New York State's replacement for the 421-a tax credit, a re-branded version of the program named Affordable New York, won't include any units set aside for local residents, the homeless, New York City employees, the disabled or military veterans, according to a new report.

The Affordable New York program is similar to the 421-a tax credit, except that this one offers a property tax abatement for 35 years instead of 25 years and keeps the percentage of affordable apartments in a building in the program for 40 years, up from 35 years. Another key difference, Crain's reports, is that developers won't have to include "community preferences," which usually meant half of the units set aside for locals who resided in the Community Board zone where a building went up, in addition to smaller percentages for people like military veterans and municipal employees.

The de Blasio administration also required developers receiving the credit to set units aside for residents who were recently homeless. It's unclear who removed the community preference rules surrounding the new tax credit program—the governor's office denied that they were behind the change.

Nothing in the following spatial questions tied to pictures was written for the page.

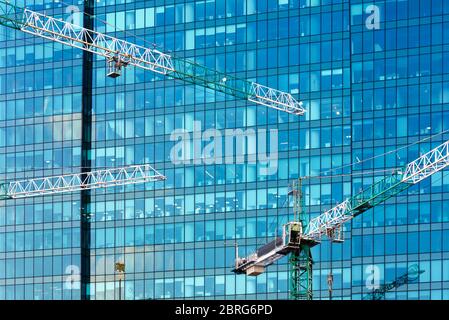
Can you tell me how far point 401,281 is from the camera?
5094 inches

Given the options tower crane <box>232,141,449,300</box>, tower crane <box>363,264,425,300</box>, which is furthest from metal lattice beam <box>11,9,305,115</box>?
tower crane <box>363,264,425,300</box>

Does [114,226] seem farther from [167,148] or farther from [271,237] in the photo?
[271,237]

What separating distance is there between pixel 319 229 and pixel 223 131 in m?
18.4

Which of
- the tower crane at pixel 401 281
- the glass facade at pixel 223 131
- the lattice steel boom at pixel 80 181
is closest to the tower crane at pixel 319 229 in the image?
the glass facade at pixel 223 131

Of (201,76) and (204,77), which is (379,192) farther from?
(201,76)

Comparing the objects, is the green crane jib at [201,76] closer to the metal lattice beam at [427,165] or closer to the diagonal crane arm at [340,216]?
the diagonal crane arm at [340,216]

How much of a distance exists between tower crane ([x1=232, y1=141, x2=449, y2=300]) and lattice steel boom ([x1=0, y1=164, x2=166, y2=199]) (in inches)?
708

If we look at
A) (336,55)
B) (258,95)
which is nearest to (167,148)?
(258,95)

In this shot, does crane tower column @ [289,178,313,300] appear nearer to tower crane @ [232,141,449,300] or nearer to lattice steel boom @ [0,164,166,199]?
tower crane @ [232,141,449,300]

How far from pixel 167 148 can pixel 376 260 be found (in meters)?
29.6

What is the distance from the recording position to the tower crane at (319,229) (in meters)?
130

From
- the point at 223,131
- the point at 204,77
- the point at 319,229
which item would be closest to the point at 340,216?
the point at 319,229

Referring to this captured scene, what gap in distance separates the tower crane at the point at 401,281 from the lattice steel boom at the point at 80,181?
29.5m

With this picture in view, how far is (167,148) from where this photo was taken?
144m
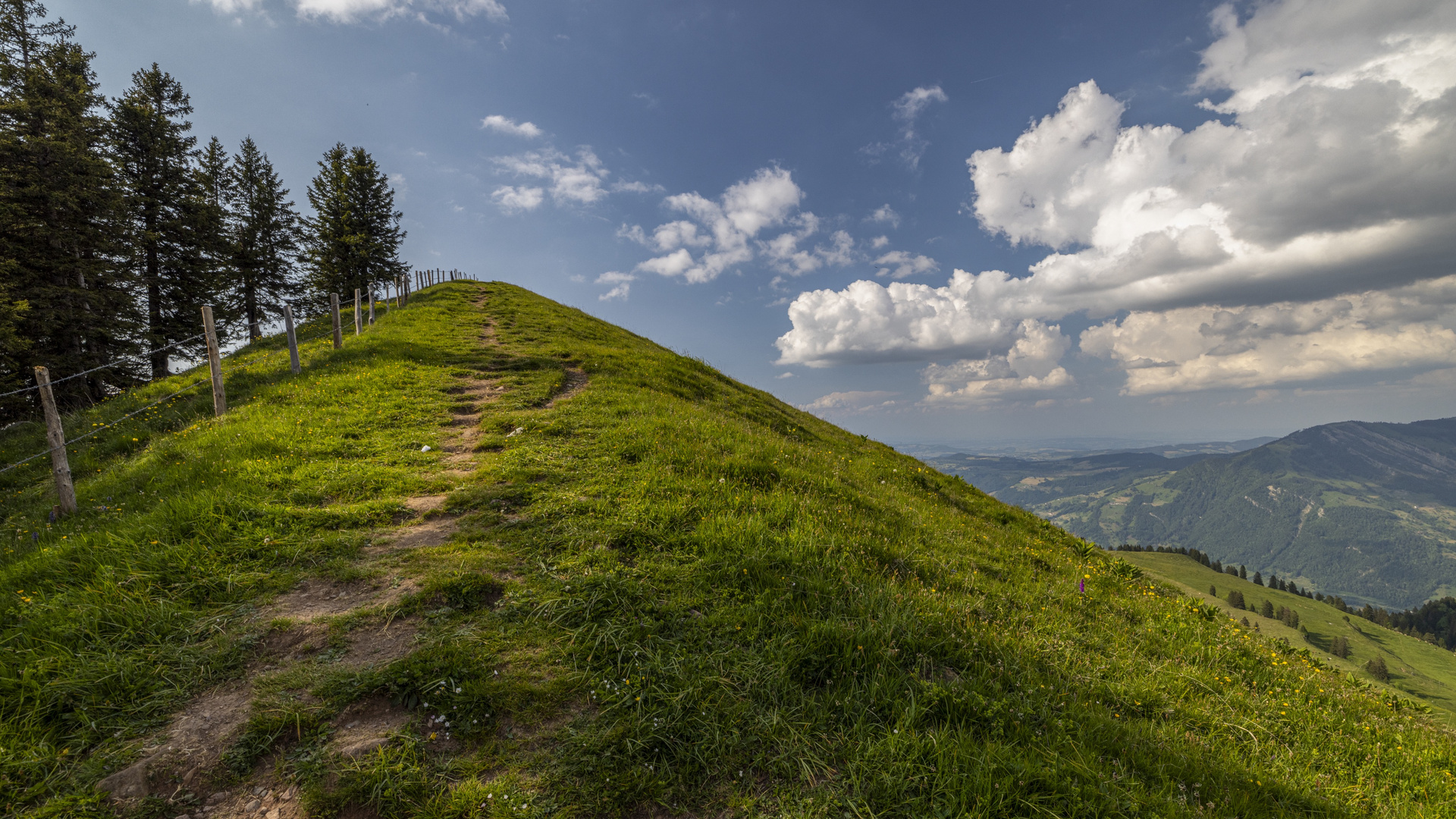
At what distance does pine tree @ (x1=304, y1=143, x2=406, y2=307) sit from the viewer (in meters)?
39.6

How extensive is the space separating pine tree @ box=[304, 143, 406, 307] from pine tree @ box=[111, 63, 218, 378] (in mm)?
8430

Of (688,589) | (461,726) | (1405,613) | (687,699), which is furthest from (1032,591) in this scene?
(1405,613)

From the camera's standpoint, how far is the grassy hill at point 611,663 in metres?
3.55

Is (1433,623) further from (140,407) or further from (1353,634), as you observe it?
(140,407)

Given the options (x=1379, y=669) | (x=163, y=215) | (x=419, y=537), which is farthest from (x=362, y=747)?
Answer: (x=1379, y=669)

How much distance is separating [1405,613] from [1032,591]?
259m

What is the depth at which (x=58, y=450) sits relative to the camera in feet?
28.1

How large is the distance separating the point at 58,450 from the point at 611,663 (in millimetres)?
11312

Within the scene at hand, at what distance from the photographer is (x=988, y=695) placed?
4629mm

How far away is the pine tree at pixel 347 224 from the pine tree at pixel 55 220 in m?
13.9

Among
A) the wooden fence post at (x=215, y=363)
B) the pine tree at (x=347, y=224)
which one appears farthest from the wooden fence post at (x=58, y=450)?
the pine tree at (x=347, y=224)

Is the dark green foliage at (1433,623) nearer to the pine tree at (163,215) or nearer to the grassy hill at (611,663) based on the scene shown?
the grassy hill at (611,663)

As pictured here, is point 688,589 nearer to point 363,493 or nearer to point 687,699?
point 687,699

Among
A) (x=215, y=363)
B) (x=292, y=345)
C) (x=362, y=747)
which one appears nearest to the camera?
(x=362, y=747)
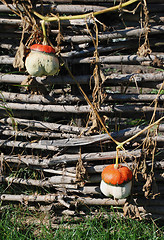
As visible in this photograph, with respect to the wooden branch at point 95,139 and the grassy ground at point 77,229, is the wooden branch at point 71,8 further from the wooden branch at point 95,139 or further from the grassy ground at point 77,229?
the grassy ground at point 77,229

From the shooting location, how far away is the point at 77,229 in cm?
217

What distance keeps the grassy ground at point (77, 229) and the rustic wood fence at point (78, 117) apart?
0.36 ft

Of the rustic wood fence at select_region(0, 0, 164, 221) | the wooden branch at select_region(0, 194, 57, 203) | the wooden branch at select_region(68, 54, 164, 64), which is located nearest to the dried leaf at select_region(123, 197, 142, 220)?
the rustic wood fence at select_region(0, 0, 164, 221)

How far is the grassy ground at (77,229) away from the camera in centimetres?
212

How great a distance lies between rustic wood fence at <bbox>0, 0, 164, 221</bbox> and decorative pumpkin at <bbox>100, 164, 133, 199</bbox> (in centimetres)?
32

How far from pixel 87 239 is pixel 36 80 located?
128 centimetres

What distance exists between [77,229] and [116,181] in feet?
2.21

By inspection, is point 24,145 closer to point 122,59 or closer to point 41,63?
point 41,63

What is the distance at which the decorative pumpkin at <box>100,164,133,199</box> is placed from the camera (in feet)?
5.75

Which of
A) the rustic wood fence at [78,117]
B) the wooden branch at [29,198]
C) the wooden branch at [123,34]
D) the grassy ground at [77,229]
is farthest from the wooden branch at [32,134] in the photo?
the wooden branch at [123,34]

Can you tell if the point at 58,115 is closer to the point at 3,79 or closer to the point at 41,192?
the point at 3,79

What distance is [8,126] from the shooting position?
8.02ft

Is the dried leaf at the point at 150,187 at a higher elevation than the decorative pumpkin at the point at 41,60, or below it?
below

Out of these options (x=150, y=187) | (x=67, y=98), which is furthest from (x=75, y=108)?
(x=150, y=187)
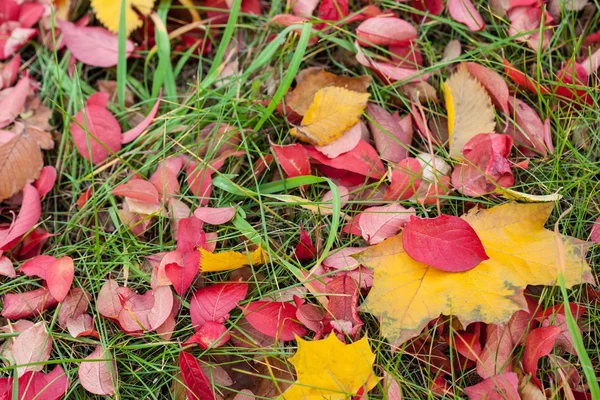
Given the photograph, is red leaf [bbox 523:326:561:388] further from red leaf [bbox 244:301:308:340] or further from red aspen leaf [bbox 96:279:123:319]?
red aspen leaf [bbox 96:279:123:319]

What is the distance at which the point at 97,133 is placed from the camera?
61.4 inches

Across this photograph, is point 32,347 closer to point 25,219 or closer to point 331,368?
point 25,219

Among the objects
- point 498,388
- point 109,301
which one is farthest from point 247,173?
point 498,388

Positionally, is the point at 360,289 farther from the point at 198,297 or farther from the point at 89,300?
the point at 89,300

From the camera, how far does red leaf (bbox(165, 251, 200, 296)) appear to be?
1.32 metres

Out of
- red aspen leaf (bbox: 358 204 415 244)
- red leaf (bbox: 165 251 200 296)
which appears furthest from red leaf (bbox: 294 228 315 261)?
red leaf (bbox: 165 251 200 296)

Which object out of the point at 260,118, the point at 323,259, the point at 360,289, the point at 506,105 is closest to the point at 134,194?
the point at 260,118

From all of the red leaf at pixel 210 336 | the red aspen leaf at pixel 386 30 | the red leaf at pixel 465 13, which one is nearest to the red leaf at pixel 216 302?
the red leaf at pixel 210 336

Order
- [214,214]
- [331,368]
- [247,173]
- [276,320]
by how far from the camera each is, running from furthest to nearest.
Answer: [247,173], [214,214], [276,320], [331,368]

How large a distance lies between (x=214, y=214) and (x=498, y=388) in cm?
76

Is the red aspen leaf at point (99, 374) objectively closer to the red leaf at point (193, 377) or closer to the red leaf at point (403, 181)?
the red leaf at point (193, 377)

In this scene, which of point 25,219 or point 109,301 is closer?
point 109,301

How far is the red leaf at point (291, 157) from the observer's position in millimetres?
1434

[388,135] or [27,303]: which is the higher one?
[388,135]
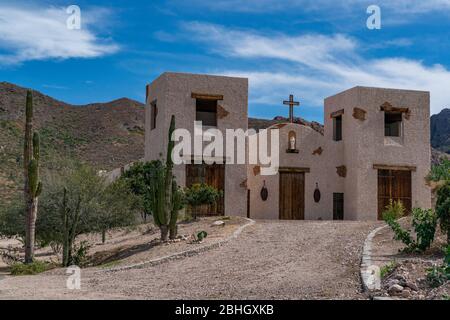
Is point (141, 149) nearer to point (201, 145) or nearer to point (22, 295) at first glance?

Crain's noted that the Department of Housing Preservation and Development could still make their own rules about community preference under 421-a, and that this doesn't impact city-funded affordable housing developments, as 421-a is a state program.

Mayoral spokesperson Melissa Grace didn't comment directly on the missing community preference language but did tell Gothamist that the mayor's office "will continue to use the community preference as a critical anti-displacement measure in the affordable housing development that the City is financing at record pace."